:: Selected passage ::
[BEGIN]

Hopefully, the Australians will see where LNR's peers currently trade, and they will realize finally that LNR is a strong buy at $0.4 or A$0.43 per share.


----------



## Joe Blow (19 June 2014)

tradernor said:


> Hopefully, the Australians will see where LNR's peers currently trade, and they will realize finally that LNR is a strong buy at $0.4 or A$0.43 per share.




Tradernor, you are welcome to make a case for LNR being undervalued using peer analysis, but please don't recommend any stock as a buy or sell to others, as that may constitute unlicensed financial advice.


----------



## tradernor (19 June 2014)

I did not know it Mr Blow. Sure, I will not say anything next time.
I just expressed my personal opinion.

By the way, Lonestar's new presentation was out just 2 hours ago. 
Good to see that we drill so close to EOG Resources, Chesapeake and other major players of the EF.
Here it is:


http://static.squarespace.com/stati...nestar Resources Presentation - June 2014.pdf


----------



## tradernor (20 June 2014)

New article from Seeking Alpha website is out this afternoon (in the US).

It compares several junior producers with US-based operations and LNR is the cheapest one at $0.4 (US) or A$0.44 (Sydney).

[END]

:: Data provided ::
[BEGIN]

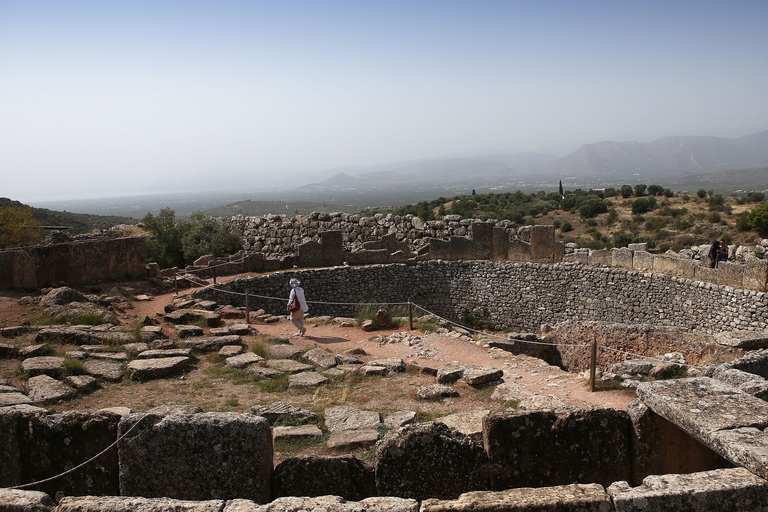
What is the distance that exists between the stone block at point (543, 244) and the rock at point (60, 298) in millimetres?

[END]

:: Task details ::
Please write out the part of the forum thread about Lonestar Resources between "## tradernor (19" and "2 hours ago.", inclusive.

:: Output of the exercise ::
## tradernor (19 June 2014)

I did not know it Mr Blow. Sure, I will not say anything next time.
I just expressed my personal opinion.

By the way, Lonestar's new presentation was out just 2 hours ago.